# TASK PROMPT
State the number of lines in the records beneath that hold the word "Tanzania", and add nothing.

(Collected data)

[Start of section]

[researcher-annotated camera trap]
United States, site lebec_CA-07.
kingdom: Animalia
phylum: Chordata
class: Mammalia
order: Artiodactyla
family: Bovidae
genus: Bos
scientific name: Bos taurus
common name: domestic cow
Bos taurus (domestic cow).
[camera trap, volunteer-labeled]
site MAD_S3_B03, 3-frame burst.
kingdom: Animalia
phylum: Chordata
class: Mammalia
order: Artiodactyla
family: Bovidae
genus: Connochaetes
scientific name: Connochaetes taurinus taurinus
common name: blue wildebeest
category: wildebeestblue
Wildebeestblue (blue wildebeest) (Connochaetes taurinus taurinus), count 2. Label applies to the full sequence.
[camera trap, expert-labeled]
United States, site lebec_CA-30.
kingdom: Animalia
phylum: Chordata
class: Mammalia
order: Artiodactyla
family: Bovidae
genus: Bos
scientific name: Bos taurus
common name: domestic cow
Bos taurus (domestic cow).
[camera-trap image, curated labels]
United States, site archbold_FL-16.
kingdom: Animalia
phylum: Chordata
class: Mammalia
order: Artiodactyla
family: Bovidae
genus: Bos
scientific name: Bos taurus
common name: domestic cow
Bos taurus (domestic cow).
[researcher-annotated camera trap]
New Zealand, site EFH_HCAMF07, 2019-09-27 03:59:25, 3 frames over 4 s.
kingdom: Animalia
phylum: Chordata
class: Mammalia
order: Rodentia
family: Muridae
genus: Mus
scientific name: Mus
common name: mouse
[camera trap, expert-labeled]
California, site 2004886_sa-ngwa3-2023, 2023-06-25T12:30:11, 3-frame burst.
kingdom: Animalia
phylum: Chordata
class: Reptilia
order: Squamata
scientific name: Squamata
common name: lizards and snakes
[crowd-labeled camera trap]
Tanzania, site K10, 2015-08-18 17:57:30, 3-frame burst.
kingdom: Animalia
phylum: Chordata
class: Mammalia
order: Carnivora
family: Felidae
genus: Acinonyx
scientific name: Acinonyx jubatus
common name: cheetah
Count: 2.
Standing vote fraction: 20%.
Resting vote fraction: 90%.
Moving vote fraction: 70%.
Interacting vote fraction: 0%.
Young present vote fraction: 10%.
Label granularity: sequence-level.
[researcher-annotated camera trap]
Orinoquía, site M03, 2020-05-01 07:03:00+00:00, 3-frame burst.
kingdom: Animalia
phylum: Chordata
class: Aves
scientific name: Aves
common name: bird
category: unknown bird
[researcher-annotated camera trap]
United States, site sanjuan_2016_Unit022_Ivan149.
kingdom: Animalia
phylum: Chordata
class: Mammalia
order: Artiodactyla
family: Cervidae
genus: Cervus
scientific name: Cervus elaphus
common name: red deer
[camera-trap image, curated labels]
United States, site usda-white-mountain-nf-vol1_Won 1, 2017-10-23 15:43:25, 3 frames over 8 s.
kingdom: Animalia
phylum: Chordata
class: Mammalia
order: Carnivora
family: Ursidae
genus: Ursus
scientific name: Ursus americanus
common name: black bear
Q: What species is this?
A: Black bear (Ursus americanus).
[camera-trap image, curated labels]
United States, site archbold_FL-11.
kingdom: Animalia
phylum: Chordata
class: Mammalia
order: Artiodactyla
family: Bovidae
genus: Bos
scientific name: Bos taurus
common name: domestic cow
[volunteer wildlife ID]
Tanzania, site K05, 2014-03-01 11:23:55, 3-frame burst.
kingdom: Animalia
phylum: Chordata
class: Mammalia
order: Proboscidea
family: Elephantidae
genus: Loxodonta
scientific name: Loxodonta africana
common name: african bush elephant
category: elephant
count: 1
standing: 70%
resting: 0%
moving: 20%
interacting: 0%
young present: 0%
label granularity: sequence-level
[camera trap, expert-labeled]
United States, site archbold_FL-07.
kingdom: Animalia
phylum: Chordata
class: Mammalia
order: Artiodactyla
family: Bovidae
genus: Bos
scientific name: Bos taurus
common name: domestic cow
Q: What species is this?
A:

[End of section]

# SOLVED PROBLEM
2